Participating in the panel:
For TWW:

For COST-WWIH:



About the Workshop

Since last year Turkish colleagues Senem Timuroglu have joined our COST-WWIH Action. They represent a research project entitled "Turkish Women Writers", and were for that reason eager to join "Women Writers In History". During the Bucharest Workshop Senem Timuroglu was present. She then announced the final symposium of the "Turkish Women Writers" project, planned for end of September 2012, in which it would be interesting to make explicitly the connection with COST-WWIH. Colleagues present were all in favour.

Transnational Perspectives on 19th and 20th century Women’s Writing is an international workshop taking place within the scope of the project “Women’s Writers in Turkey” supported by TÜB?TAK (The Scientific and Technological Research Council of Turkey (109K517). The project also takes part in the collaborative research in the framework of the COST Action entitled “Women Writers In History – Toward a New Understanding of European Literary Culture” (IS0901). In our project we seek to explore the history of women’s literature in Turkey in an interval spanning from 16th-century Ottoman Empire to 21st-century contemporary Turkey, aiming to establish a trilingual (Turkish, English and French) electronic database that will make biographical and bibliographical information about women writers in Turkey visible and increase both the research potential on their work and also the number of citations that previous critical research gets.

- Provided data -
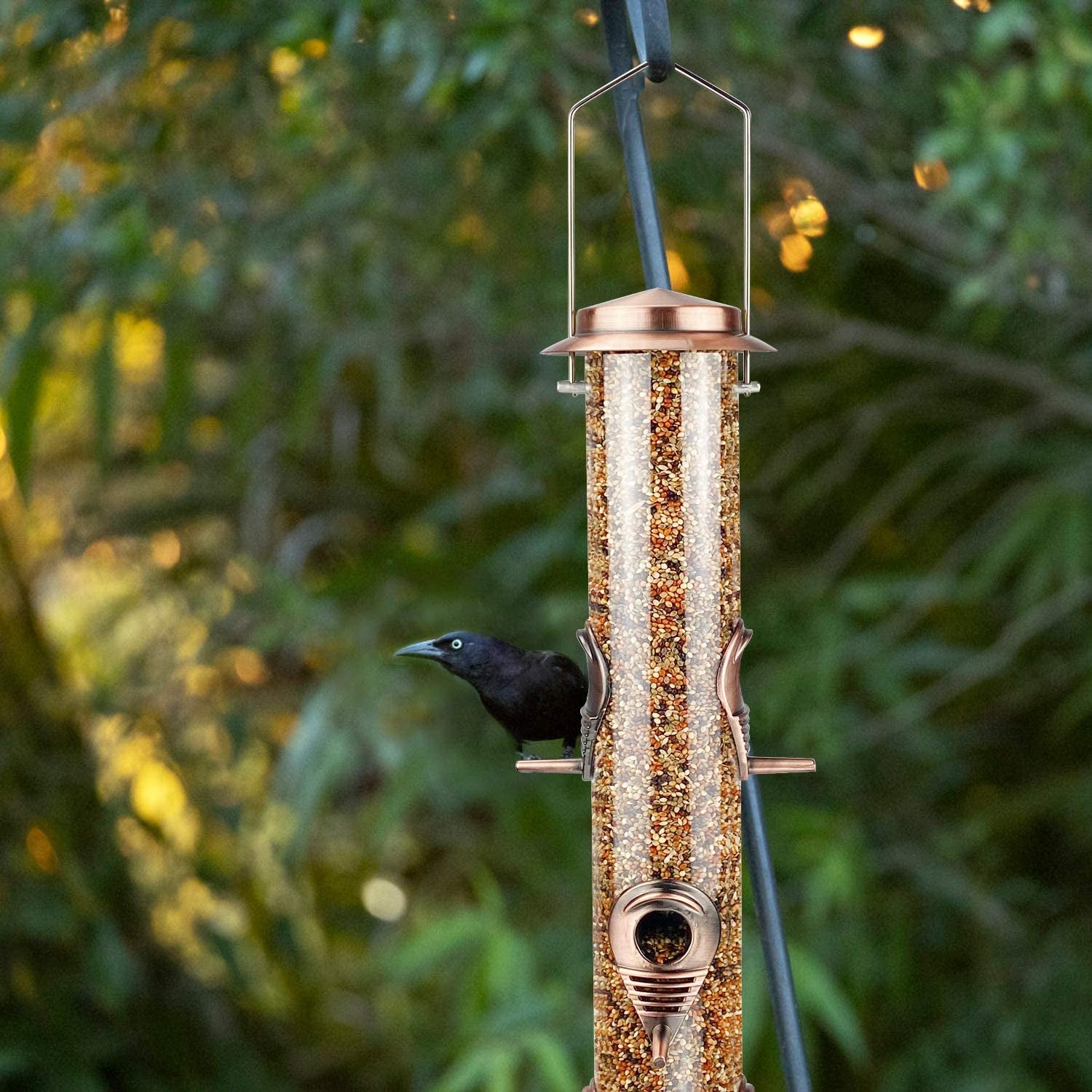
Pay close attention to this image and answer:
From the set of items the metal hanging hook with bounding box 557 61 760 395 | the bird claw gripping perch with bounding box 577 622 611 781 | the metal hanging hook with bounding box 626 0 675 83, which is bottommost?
the bird claw gripping perch with bounding box 577 622 611 781

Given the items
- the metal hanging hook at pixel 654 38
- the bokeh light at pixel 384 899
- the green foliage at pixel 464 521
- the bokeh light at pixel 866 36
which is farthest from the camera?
the bokeh light at pixel 384 899

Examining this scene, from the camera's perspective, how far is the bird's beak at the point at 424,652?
123 centimetres

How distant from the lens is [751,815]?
108 centimetres

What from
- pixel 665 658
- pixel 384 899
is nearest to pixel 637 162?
pixel 665 658

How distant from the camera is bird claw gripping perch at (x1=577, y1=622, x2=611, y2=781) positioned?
1251 millimetres

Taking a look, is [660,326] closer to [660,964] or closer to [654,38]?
[654,38]

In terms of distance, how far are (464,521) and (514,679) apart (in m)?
2.18

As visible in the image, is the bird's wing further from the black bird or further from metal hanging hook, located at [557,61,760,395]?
metal hanging hook, located at [557,61,760,395]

- Tasks to complete -
1) From the workshop page, answer each on its own line:
(a) What research project do the Turkish colleagues who joined COST-WWIH represent?
(b) When was that project's final symposium planned?
(c) In which three languages is the project's electronic database to be built?
2) Write out all the records again with every "camera" changed to "viewer" and everything else left as it is. Leave the pictures out.

- Solutions to each task -
1)
(a) "Turkish Women Writers"
(b) End of September 2012
(c) Turkish, English and French

2)
Pay close attention to this image and answer:
From the set of items the metal hanging hook with bounding box 557 61 760 395 | the bird claw gripping perch with bounding box 577 622 611 781 | the metal hanging hook with bounding box 626 0 675 83, which is bottommost?
the bird claw gripping perch with bounding box 577 622 611 781

Given the items
- the metal hanging hook at pixel 654 38
- the bokeh light at pixel 384 899
- the green foliage at pixel 464 521
- the bokeh light at pixel 866 36
which is farthest from the viewer?
the bokeh light at pixel 384 899

Examining this scene, from the viewer's perspective, how far is the bird's beak at the point at 424,652?
123 centimetres

How distant from the lens is [751,815]?
108 centimetres

What from
- pixel 665 658
- pixel 384 899
is nearest to pixel 637 162?
pixel 665 658

How distant from the viewer is bird claw gripping perch at (x1=577, y1=622, x2=611, y2=781) positioned?
1251 millimetres

Taking a look, is [660,326] closer to [660,964] or closer to [654,38]?
[654,38]

In terms of distance, how far are (464,521) and (514,679) apart (in m)?
2.18

As visible in the image, is the bird's wing further from the black bird or further from metal hanging hook, located at [557,61,760,395]?
metal hanging hook, located at [557,61,760,395]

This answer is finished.